Otolaryngology-Head and Neck Surgery


Written by Staff

(L to R): Christopher Leto (PGY5), Michael Groves (Program Director), Thomas Holmes (PGY2), Daniel Sharbel (PGY3), Renee Booth (PGY2)


Quality Improvement Symposium

In early May, our department was proud to play a major role in Augusta University Medical Center’s inaugural Quality Improvement Symposium. Through his work chairing our institution’s Graduate Medical Education Subcommittee for Quality Improvement, Dr. Michael Groves realized that there were a lot of resident-driven projects that were being completed for quality improvement that no one really knew about. This inspired him to propose a hospital-wide Quality Improvement Symposium, showcasing the best quality improvement projects that had been completed at AU in the last two years.

Hospital leadership was excited about the idea and jumped on board, offering prize money for the top three projects. The prize money will be used by the winning departments to pursue future quality improvement efforts, thus perpetuating the QI cycle. The event was a rousing success with nearly 50 project submissions, 26 of which were chosen to be highlighted in poster form at the Symposium. A great crowd of physicians, nurses, medical students, hospital staff, patients and families flowed through the poster session over two hours, asking questions and giving great feedback to the presenters.

The Department of Otolaryngology – Head and Neck Surgery was well represented with 4 posters, and chief resident, Dr. Chris Leto, and his team won the 3rd Place Prize for their project, “Eliminating Tracheostomy Tube-Related Pressure Injuries in Adults.” All in all, the Symposium was a huge success and looks like it will become an annual event, proving that quality improvement is a vital part of what we do and how we here at AU strive to provide the best care possible to our patients.

(L to R): Daniel Sharbel (PGY3), Christopher Leto (PGY5), Phillip Coule (CMO), Thomas Holmes (PGY2), Stil Kountakis (Chair), Renee Booth (PGY2)

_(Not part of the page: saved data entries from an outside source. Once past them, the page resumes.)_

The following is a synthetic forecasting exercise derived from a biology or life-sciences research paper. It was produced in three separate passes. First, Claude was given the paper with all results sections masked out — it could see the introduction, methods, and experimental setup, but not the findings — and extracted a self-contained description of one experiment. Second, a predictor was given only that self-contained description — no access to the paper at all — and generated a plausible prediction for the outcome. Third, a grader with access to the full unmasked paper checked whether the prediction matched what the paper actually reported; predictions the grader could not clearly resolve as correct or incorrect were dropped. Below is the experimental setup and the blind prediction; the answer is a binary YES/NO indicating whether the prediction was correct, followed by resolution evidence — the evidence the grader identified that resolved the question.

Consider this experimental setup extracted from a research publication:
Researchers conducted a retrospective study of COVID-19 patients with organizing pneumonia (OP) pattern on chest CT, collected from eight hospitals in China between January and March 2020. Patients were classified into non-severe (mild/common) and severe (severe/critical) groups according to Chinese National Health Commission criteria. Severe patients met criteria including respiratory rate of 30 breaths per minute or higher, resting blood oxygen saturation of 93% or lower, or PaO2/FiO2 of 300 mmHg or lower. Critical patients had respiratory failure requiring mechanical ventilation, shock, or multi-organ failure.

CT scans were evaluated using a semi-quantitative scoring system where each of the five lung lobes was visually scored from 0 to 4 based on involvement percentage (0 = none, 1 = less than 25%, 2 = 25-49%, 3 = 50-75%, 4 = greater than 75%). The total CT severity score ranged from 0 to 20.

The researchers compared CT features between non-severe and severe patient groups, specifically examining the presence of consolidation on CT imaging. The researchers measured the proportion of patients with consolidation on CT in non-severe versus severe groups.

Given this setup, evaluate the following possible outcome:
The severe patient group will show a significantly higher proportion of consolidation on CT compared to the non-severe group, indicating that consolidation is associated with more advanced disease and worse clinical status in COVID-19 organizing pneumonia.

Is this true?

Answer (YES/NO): YES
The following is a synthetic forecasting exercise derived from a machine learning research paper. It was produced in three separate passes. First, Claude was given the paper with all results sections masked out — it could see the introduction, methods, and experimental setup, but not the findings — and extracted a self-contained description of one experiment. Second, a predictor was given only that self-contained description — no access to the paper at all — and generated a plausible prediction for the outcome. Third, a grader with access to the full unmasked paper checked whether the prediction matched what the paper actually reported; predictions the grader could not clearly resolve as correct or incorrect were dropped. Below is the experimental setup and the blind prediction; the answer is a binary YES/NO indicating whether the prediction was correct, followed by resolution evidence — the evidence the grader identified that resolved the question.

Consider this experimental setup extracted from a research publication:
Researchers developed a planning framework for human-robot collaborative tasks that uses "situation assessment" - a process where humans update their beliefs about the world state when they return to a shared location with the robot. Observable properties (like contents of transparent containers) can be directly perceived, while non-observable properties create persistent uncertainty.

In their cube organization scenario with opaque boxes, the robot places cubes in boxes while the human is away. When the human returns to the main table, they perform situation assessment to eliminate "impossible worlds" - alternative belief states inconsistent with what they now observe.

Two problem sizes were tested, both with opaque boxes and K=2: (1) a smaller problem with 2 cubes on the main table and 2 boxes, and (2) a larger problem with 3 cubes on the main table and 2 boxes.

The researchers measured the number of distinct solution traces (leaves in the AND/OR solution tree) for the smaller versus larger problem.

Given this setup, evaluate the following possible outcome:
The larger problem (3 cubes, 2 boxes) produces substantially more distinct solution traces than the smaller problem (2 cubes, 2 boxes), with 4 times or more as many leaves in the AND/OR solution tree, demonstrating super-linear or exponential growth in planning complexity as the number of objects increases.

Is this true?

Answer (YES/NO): NO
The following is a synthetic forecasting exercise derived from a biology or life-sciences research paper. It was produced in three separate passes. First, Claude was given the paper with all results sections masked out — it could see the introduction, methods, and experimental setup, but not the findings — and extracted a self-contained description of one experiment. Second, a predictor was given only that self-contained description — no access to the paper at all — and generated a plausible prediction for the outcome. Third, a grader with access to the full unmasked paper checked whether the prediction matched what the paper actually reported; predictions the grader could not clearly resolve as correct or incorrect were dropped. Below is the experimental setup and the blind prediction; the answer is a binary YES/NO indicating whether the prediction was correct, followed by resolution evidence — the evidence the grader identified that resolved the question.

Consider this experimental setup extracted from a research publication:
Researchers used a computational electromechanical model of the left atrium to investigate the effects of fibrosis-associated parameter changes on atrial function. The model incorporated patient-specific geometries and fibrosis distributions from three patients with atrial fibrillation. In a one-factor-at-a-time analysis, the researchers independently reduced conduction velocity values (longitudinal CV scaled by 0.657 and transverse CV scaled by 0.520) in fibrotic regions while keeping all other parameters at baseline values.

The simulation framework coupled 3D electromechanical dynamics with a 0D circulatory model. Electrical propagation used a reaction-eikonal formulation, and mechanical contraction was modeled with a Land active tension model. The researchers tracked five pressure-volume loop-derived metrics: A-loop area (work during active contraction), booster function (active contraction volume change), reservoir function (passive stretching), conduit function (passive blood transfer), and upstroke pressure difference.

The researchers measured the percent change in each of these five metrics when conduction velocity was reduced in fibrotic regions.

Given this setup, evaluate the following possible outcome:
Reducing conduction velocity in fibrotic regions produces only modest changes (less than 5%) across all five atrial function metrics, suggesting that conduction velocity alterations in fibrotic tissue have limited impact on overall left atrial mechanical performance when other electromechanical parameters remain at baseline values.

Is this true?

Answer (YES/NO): YES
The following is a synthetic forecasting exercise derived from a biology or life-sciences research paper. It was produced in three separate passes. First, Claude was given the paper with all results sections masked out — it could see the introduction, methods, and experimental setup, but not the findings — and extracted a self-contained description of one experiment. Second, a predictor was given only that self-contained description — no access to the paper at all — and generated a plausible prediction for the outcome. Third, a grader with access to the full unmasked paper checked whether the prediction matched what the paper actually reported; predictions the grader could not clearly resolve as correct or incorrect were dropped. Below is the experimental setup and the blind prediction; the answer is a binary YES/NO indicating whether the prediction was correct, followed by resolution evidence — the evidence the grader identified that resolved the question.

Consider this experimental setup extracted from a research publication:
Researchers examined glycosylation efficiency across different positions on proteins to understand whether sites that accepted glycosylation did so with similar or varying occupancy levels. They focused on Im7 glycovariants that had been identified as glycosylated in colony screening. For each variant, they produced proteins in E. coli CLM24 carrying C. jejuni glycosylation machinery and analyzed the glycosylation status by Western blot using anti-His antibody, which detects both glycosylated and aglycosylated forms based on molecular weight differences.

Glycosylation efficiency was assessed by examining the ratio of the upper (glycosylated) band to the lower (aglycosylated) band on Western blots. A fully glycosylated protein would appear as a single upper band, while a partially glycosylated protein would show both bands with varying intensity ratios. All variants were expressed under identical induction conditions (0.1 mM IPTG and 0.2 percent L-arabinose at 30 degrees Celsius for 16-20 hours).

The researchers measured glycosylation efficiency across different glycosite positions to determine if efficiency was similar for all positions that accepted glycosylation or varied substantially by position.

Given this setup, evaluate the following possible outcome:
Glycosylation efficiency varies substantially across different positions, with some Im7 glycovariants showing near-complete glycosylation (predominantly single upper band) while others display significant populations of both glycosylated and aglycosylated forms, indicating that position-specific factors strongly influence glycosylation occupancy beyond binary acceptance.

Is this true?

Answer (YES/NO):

Quality Improvement Project

Eliminating Tracheostomy Tube-Related Pressure Injuries in Adults

Christopher J. Leto, M.D.1, Daniel J. Carroll, M.D.1, Mark A. Fritz, M.D.2, Brian Ho, M.D.3, J. Kenneth Byrd, M.D., FACS1, Michael W. Groves, M.D., FACS1, Kevin C. Dellsperger, M.D., PhD4, Stilianos E. Kountakis, M.D., PhD, FACS1, Gregory N. Postma MD1

1Augusta University, Department of Otolaryngology–Head & Neck Surgery, Augusta, GA
2University of Kentucky, Department of Otolaryngology–Head & Neck Surgery, Lexington, KY
3Nicklaus Children’s Hospital, Miami, FL
4Augusta University, Augusta University Health, Augusta, GA


Medical device related pressure injuries are under scrutiny due to the impact on Medicare reimbursement and to increased attention by payers to focus on quality metrics in health care. We assessed the frequency of tracheostomy tube-related pressure injuries (TTRPI) in adults requiring mechanical ventilation who underwent a tracheostomy following implementation of a protocol to reduce and potentially eliminate these injuries.


All adult patients who underwent tracheostomy by otolaryngologists from July 1, 2016 to February 28, 2018 had the following modifications to the surgical technique: foam collar placed rather than twill tie to secure the tracheostomy tube around the neck; hydrocolloid placed superior and inferior to the skin incision to buffer the flange; a deliberate air knot thrown in the four-point securing sutures. On post-operative day 3, the hydrocolloid was removed and the sutures cut. Increased purposeful communication with nurses and respiratory therapists enhanced attention to risk factors for TTRPIs. Number of TTRPIs were compared pre and post-intervention.


Ten TTRPIs occurred in 9 patients (10.6%) who underwent tracheostomy (n=85) in the twelve month pre-intervention period; 90% (n=9) were flange related and 10% (n=1) from the twill tie. In the nineteen-month period after protocol implementation, there were zero TTRPIs in 137 adult patients who underwent tracheostomy by otolaryngologists.


Enhanced communication, awareness, responsibility, and changes to perioperative tracheostomy protocols eliminated TTRPIs in adult patients at our institution. Our results suggest that further study is warranted and potential widespread implementation may significantly decrease the incidence of TTRPIs in adults who undergo tracheostomy.